#### [Materials provided]
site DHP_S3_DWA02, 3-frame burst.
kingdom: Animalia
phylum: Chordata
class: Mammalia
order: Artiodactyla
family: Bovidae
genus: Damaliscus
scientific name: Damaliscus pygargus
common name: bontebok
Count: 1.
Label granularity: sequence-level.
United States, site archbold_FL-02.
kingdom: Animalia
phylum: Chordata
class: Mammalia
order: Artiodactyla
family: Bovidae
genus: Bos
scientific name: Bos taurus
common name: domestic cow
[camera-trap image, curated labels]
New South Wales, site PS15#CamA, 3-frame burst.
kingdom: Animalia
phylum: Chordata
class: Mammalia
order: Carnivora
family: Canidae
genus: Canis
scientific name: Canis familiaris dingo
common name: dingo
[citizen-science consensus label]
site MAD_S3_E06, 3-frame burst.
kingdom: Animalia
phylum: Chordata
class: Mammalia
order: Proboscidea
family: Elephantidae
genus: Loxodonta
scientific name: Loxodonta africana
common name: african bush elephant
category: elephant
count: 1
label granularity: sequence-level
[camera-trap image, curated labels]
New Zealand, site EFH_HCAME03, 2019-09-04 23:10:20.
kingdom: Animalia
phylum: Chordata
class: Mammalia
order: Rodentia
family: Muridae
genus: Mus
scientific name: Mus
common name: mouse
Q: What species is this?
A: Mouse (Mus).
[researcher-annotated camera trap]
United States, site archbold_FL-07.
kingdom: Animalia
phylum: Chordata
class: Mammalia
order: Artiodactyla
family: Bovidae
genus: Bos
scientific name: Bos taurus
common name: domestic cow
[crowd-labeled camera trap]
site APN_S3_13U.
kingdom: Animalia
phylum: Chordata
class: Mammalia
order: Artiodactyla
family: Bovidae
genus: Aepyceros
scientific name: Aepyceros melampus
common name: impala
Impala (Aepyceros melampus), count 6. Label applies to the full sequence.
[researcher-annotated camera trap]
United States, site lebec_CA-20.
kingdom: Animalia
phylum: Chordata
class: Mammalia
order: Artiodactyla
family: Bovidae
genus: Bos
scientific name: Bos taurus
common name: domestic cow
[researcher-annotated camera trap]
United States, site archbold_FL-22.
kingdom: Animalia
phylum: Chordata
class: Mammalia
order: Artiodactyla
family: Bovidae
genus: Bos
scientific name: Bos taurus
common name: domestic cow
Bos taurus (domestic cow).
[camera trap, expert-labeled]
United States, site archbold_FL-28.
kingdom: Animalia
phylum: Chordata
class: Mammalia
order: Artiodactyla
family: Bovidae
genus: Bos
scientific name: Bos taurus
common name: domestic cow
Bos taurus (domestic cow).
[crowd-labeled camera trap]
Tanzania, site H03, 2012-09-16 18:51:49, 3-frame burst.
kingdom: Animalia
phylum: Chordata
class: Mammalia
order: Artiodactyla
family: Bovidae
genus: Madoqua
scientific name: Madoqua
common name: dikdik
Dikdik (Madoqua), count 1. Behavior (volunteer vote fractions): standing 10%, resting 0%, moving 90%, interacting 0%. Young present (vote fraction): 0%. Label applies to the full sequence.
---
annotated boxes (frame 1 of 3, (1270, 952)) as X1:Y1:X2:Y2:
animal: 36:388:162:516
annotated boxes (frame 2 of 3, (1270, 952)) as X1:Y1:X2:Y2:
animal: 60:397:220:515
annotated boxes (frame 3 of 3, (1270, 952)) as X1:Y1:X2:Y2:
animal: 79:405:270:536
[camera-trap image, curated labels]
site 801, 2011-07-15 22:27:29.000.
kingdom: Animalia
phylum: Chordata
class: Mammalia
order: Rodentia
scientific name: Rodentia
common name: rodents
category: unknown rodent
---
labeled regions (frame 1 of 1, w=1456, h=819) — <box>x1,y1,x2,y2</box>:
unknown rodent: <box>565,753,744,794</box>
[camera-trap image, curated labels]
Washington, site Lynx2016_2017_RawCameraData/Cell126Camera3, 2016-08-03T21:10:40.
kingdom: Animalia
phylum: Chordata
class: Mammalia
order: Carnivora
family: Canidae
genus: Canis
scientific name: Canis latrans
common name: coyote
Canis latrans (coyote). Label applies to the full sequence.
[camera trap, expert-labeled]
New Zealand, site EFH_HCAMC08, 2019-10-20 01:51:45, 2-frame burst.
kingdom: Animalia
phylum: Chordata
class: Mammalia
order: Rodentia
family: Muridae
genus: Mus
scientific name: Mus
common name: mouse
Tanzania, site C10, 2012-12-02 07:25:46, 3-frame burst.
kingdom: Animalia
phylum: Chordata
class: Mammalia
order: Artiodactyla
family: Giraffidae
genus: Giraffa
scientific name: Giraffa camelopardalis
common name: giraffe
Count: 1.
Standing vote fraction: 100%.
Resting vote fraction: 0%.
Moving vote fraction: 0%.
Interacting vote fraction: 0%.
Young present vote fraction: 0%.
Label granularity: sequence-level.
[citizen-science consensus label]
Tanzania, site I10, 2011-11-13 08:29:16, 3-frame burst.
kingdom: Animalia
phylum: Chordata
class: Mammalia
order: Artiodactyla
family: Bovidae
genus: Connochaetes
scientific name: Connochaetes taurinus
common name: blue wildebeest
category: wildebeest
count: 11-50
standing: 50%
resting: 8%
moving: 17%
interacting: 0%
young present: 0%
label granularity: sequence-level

#### [Work request]
The entries are to be duplicated exactly, with nothing changed.

#### [Answer to the problem]
site DHP_S3_DWA02, 3-frame burst.
kingdom: Animalia
phylum: Chordata
class: Mammalia
order: Artiodactyla
family: Bovidae
genus: Damaliscus
scientific name: Damaliscus pygargus
common name: bontebok
Count: 1.
Label granularity: sequence-level.
United States, site archbold_FL-02.
kingdom: Animalia
phylum: Chordata
class: Mammalia
order: Artiodactyla
family: Bovidae
genus: Bos
scientific name: Bos taurus
common name: domestic cow
[camera-trap image, curated labels]
New South Wales, site PS15#CamA, 3-frame burst.
kingdom: Animalia
phylum: Chordata
class: Mammalia
order: Carnivora
family: Canidae
genus: Canis
scientific name: Canis familiaris dingo
common name: dingo
[citizen-science consensus label]
site MAD_S3_E06, 3-frame burst.
kingdom: Animalia
phylum: Chordata
class: Mammalia
order: Proboscidea
family: Elephantidae
genus: Loxodonta
scientific name: Loxodonta africana
common name: african bush elephant
category: elephant
count: 1
label granularity: sequence-level
[camera-trap image, curated labels]
New Zealand, site EFH_HCAME03, 2019-09-04 23:10:20.
kingdom: Animalia
phylum: Chordata
class: Mammalia
order: Rodentia
family: Muridae
genus: Mus
scientific name: Mus
common name: mouse
Q: What species is this?
A: Mouse (Mus).
[researcher-annotated camera trap]
United States, site archbold_FL-07.
kingdom: Animalia
phylum: Chordata
class: Mammalia
order: Artiodactyla
family: Bovidae
genus: Bos
scientific name: Bos taurus
common name: domestic cow
[crowd-labeled camera trap]
site APN_S3_13U.
kingdom: Animalia
phylum: Chordata
class: Mammalia
order: Artiodactyla
family: Bovidae
genus: Aepyceros
scientific name: Aepyceros melampus
common name: impala
Impala (Aepyceros melampus), count 6. Label applies to the full sequence.
[researcher-annotated camera trap]
United States, site lebec_CA-20.
kingdom: Animalia
phylum: Chordata
class: Mammalia
order: Artiodactyla
family: Bovidae
genus: Bos
scientific name: Bos taurus
common name: domestic cow
[researcher-annotated camera trap]
United States, site archbold_FL-22.
kingdom: Animalia
phylum: Chordata
class: Mammalia
order: Artiodactyla
family: Bovidae
genus: Bos
scientific name: Bos taurus
common name: domestic cow
Bos taurus (domestic cow).
[camera trap, expert-labeled]
United States, site archbold_FL-28.
kingdom: Animalia
phylum: Chordata
class: Mammalia
order: Artiodactyla
family: Bovidae
genus: Bos
scientific name: Bos taurus
common name: domestic cow
Bos taurus (domestic cow).
[crowd-labeled camera trap]
Tanzania, site H03, 2012-09-16 18:51:49, 3-frame burst.
kingdom: Animalia
phylum: Chordata
class: Mammalia
order: Artiodactyla
family: Bovidae
genus: Madoqua
scientific name: Madoqua
common name: dikdik
Dikdik (Madoqua), count 1. Behavior (volunteer vote fractions): standing 10%, resting 0%, moving 90%, interacting 0%. Young present (vote fraction): 0%. Label applies to the full sequence.
---
annotated boxes (frame 1 of 3, (1270, 952)) as X1:Y1:X2:Y2:
animal: 36:388:162:516
annotated boxes (frame 2 of 3, (1270, 952)) as X1:Y1:X2:Y2:
animal: 60:397:220:515
annotated boxes (frame 3 of 3, (1270, 952)) as X1:Y1:X2:Y2:
animal: 79:405:270:536
[camera-trap image, curated labels]
site 801, 2011-07-15 22:27:29.000.
kingdom: Animalia
phylum: Chordata
class: Mammalia
order: Rodentia
scientific name: Rodentia
common name: rodents
category: unknown rodent
---
labeled regions (frame 1 of 1, w=1456, h=819) — <box>x1,y1,x2,y2</box>:
unknown rodent: <box>565,753,744,794</box>
[camera-trap image, curated labels]
Washington, site Lynx2016_2017_RawCameraData/Cell126Camera3, 2016-08-03T21:10:40.
kingdom: Animalia
phylum: Chordata
class: Mammalia
order: Carnivora
family: Canidae
genus: Canis
scientific name: Canis latrans
common name: coyote
Canis latrans (coyote). Label applies to the full sequence.
[camera trap, expert-labeled]
New Zealand, site EFH_HCAMC08, 2019-10-20 01:51:45, 2-frame burst.
kingdom: Animalia
phylum: Chordata
class: Mammalia
order: Rodentia
family: Muridae
genus: Mus
scientific name: Mus
common name: mouse
Tanzania, site C10, 2012-12-02 07:25:46, 3-frame burst.
kingdom: Animalia
phylum: Chordata
class: Mammalia
order: Artiodactyla
family: Giraffidae
genus: Giraffa
scientific name: Giraffa camelopardalis
common name: giraffe
Count: 1.
Standing vote fraction: 100%.
Resting vote fraction: 0%.
Moving vote fraction: 0%.
Interacting vote fraction: 0%.
Young present vote fraction: 0%.
Label granularity: sequence-level.
[citizen-science consensus label]
Tanzania, site I10, 2011-11-13 08:29:16, 3-frame burst.
kingdom: Animalia
phylum: Chordata
class: Mammalia
order: Artiodactyla
family: Bovidae
genus: Connochaetes
scientific name: Connochaetes taurinus
common name: blue wildebeest
category: wildebeest
count: 11-50
standing: 50%
resting: 8%
moving: 17%
interacting: 0%
young present: 0%
label granularity: sequence-level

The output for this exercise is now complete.